The Utility of Nasal Challenges to Phenotype Asthma Patients

Round 1

Reviewer 1 Report

The problem of asthma phenotyping with the use of nasal provocative tests was taken up in this review. The common airway theory suggests that inflammation, especially in patients with asthma, affects also the upper airways. Testing for the presence / type of nasal inflammation in patients with asthma seems to be a reasonable alternative to more invasive methods like induced sputum or BAL. In this paper, the authors discussed 2 well-known types of challenges: allergen and aspirin nasal provocation tests. It should be mentioned that the assessment of reactivity to trigger is an indirect method of assessing the phenotype. In this form, however, the work has little value to the practitioner or researcher in the field. The term phenotyping in the title of the work is also misleading. Moreover evaluation of the phenotype of particularly severe asthma based on nasal allergen challenge should be assessed in a broader context, especially in the case of overlapping certain features, for example, about half of patients with N-ERD have atopy.

Moreover, while the authors admit that they have experience in performing inhaled provocation tests with inhalatory allergens, the advantages and disadvantages of the aspirin nasal test is only briefly described.
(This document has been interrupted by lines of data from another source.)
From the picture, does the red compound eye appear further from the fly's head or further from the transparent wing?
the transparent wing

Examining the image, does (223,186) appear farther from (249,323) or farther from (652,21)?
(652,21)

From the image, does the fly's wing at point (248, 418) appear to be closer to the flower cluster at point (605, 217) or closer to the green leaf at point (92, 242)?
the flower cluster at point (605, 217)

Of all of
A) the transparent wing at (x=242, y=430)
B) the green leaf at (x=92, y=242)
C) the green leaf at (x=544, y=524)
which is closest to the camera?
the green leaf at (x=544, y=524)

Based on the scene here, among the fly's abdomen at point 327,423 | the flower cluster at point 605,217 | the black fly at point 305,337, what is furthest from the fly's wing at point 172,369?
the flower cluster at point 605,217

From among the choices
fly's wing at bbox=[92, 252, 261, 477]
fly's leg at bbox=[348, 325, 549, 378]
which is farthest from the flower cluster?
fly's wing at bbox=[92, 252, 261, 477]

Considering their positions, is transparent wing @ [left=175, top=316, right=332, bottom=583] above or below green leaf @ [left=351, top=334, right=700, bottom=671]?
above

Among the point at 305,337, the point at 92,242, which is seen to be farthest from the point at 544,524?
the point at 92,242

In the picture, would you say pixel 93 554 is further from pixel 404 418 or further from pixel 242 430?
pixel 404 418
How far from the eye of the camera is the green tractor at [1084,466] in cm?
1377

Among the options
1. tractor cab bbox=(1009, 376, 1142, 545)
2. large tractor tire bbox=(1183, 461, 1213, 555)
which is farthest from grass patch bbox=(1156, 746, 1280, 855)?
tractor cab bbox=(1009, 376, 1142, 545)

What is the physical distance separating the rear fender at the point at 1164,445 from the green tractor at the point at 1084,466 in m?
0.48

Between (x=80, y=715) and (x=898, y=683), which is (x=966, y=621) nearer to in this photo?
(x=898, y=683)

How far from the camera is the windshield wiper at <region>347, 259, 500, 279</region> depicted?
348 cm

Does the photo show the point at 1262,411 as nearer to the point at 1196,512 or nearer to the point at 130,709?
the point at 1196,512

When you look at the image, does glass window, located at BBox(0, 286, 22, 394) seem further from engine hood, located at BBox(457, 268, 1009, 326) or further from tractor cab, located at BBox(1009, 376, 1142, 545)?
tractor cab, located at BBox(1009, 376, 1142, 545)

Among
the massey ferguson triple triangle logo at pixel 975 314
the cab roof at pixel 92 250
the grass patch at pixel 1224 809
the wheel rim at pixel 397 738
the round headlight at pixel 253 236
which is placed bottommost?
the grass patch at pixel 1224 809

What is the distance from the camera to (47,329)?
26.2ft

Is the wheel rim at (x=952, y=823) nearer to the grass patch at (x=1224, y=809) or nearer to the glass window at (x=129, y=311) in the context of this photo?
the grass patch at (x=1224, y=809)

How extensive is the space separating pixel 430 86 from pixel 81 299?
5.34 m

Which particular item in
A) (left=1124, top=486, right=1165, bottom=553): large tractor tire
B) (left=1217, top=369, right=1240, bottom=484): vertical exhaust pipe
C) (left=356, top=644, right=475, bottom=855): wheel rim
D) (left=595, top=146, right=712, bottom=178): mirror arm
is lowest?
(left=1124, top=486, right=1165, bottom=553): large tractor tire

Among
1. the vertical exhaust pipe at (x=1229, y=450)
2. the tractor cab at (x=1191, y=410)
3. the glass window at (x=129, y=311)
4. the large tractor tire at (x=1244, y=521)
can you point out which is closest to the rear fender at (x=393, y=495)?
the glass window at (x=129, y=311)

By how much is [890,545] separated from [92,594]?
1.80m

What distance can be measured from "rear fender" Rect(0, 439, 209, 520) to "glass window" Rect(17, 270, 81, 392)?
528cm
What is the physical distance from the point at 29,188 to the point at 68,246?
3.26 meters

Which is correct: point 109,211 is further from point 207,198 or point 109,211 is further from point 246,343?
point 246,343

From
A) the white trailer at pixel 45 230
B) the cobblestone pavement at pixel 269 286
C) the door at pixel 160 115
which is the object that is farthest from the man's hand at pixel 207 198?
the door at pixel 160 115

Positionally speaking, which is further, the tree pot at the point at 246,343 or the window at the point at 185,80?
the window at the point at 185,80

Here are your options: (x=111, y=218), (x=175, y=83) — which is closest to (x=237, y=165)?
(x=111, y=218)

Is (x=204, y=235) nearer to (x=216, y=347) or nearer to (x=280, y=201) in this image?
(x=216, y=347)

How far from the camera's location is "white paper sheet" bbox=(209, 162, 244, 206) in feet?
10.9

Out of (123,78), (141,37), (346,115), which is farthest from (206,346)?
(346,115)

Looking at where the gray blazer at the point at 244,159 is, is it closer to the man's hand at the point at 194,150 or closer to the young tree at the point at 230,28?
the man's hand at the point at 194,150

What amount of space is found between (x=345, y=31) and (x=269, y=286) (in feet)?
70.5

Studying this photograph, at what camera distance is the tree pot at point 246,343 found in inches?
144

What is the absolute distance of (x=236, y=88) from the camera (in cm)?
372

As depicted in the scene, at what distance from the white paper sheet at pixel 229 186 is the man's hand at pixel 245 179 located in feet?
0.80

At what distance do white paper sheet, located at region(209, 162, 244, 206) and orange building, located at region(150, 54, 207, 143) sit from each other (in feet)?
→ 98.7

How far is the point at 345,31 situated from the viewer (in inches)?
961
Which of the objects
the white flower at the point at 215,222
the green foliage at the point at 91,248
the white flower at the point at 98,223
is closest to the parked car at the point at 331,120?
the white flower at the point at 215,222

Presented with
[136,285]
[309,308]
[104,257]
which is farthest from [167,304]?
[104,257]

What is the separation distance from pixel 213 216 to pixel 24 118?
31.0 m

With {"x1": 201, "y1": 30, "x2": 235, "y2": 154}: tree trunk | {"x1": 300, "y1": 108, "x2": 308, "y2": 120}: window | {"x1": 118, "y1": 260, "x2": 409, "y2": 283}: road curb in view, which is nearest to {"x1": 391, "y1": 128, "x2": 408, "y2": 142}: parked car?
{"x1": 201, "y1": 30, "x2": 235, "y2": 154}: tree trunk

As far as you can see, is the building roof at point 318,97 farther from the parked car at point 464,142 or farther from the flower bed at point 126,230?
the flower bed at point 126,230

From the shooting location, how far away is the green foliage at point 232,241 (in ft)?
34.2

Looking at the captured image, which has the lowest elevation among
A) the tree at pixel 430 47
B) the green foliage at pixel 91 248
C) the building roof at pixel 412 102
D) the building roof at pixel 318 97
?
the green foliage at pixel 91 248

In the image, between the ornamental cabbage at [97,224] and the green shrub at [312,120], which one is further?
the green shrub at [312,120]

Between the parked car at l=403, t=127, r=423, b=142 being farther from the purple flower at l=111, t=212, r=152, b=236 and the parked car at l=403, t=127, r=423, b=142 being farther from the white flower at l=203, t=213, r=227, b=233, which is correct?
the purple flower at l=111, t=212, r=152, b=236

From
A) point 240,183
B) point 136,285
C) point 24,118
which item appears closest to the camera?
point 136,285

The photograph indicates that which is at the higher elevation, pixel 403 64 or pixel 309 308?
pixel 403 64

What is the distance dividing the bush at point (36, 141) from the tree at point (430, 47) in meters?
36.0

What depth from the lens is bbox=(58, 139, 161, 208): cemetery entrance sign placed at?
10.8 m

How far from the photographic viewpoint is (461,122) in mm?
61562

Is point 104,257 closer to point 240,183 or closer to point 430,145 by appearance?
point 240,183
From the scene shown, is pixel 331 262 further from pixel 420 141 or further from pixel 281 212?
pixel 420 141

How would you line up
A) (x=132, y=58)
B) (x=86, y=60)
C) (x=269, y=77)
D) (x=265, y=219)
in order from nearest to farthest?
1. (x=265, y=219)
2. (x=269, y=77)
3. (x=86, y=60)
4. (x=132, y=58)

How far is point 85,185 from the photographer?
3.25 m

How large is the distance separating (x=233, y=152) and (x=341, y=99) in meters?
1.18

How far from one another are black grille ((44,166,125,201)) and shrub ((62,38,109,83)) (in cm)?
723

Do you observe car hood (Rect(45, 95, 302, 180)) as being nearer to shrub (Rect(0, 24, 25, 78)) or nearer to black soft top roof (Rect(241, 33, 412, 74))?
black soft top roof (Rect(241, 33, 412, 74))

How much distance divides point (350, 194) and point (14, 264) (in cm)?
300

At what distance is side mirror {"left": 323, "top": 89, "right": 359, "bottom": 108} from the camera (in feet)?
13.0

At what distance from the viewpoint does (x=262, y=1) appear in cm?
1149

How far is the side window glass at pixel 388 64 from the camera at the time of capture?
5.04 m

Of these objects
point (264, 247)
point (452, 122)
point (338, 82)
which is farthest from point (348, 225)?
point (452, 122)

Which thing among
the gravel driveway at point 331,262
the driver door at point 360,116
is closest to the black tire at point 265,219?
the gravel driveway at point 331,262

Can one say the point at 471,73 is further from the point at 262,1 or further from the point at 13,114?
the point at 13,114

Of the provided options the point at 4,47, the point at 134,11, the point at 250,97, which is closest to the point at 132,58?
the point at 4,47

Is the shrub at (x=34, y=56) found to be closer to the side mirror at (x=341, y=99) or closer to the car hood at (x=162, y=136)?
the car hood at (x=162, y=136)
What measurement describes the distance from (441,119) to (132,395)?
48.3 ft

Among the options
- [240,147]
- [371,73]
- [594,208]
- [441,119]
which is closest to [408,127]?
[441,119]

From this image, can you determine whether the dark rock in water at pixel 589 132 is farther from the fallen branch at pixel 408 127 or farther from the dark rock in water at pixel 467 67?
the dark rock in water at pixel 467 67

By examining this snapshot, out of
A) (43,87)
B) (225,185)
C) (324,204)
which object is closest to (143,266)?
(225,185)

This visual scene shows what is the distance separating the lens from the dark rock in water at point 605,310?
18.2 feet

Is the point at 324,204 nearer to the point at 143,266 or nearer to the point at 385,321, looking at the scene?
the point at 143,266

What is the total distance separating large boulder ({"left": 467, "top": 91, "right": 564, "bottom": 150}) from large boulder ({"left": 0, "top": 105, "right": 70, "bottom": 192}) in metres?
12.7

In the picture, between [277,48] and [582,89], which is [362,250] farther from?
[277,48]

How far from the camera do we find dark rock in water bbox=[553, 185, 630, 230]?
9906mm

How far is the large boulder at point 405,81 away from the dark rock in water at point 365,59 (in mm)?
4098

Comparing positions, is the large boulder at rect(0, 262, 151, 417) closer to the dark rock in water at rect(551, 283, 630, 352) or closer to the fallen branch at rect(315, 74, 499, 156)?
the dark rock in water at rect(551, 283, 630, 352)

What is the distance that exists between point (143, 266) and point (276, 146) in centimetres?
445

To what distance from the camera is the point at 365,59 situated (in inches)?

I.e. it is not mentioned , that limitation to the nasal provocation test with ASA is its lower sensitivity than the oral one, as well as poor access to aspirin in the lysine form, at least in some European countries.

Other comments:

Line 49/50 it is risky to treat bronchopulmonary aspergillosis as asthma phenotype as it may be present in other disorders (see GINA)- explanation is needed

Line 123/4- asthma control is not connected acc GINA to FEV1!

Line 136/7 symptoms occur typically after 1-2 hours, it would be safer to change to 30 minutes-2 h

Line 161/3 although there are more severe asthma patients in N-ERD patients than in other phenotypes, it cannot be generalized that the majority patients with this phenotype have severe asthma.

Figure 1 is illegible and it is not known what to say. In addition, one can get the impression that only T2-dependent asthma is present in children.

The same situation is with Figure 2, it shows that only in allergy there is granulocyte infiltration and in atopy ->T2 inflammation

Figure 3. suggests that an bronchial allergen challenge is the normal diagnostic option

Figure 4. It is not known why the diagnostic algorithm includes an alternative NSAID test and there no bronchial test (only nasal as an alternative to oral). It also suggests that a nasal provocation should be started first and then, when in doubt, oral provocation should be performed. Reference to 52 (Kowalski ML et al. Allergy 2019) should be added.

Table 1. is too extensive, it should only be shortened to significant differences.1. Extend phenotyping not only to known provocative trials but to biomarkers that can be obtained by minimally invasive nasal methods

Author Response

Please see the attachment

Author Response File: Author Response.pdf

Reviewer 2 Report

it is a nice work, the only details that I want to discuss is how do you do the diagnosys of local rhinitis? How is the nasal cellularity in this patients?

 

Author Response

Response to Reviewer 2 Comments

it is a nice work, the only details that I want to discuss is how do you do the diagnosis of local rhinitis? How is the nasal cellularity in this patients?

We thank the reviewer for the positive feedback. In this review we have focused on the application of nasal provocations for the diagnosis of the different asthma phenotypes and not in other applications of the nasal allergen challenge. However, as mentioned, the nasal allergen challenge with allergens is useful in the diagnosis of local allergic rhinitis. We will take the suggestion into account to delve into this aspect in future revisions.